━━ DATASET EXTRACT
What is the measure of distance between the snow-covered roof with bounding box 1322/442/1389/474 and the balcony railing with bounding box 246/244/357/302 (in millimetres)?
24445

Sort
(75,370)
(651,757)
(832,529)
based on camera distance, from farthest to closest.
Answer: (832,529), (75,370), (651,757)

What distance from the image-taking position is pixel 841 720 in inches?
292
━━━━
━━ DATASET EXTRACT
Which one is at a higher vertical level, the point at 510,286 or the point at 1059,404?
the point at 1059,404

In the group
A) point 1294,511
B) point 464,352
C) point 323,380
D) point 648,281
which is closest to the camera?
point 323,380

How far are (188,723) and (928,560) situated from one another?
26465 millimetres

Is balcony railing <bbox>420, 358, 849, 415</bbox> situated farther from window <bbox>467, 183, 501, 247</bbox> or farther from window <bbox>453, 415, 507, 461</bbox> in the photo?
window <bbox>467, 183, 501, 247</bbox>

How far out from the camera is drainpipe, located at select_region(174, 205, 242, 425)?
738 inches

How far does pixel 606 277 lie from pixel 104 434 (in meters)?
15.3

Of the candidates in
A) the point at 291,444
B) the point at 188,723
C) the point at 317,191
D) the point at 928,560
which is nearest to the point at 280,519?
━━━━
YOUR TASK ▸ Rewrite the lines from the line with "In the group" to the line with "which is nearest to the point at 280,519?", switching "camera" to "viewpoint" and leaving everything else unchanged.

ANSWER TO THIS EXERCISE ▸
In the group
A) point 1294,511
B) point 464,352
C) point 323,380
D) point 648,281
which is closest to the viewpoint?
point 323,380

How far are (188,723) and (928,560) situated from one another?
26465 millimetres

Is balcony railing <bbox>420, 358, 849, 415</bbox> situated farther from window <bbox>467, 183, 501, 247</bbox> or farther from window <bbox>453, 415, 507, 461</bbox> in the photo?
window <bbox>467, 183, 501, 247</bbox>

How far out from the viewpoint is drainpipe, located at select_region(174, 205, 242, 425)?
738 inches

How far does pixel 606 277 lie from pixel 104 434 (in meters)?
15.3

Of the candidates in
A) the point at 291,444
B) the point at 188,723
C) the point at 317,191
D) the point at 928,560
which is nearest to the point at 280,519?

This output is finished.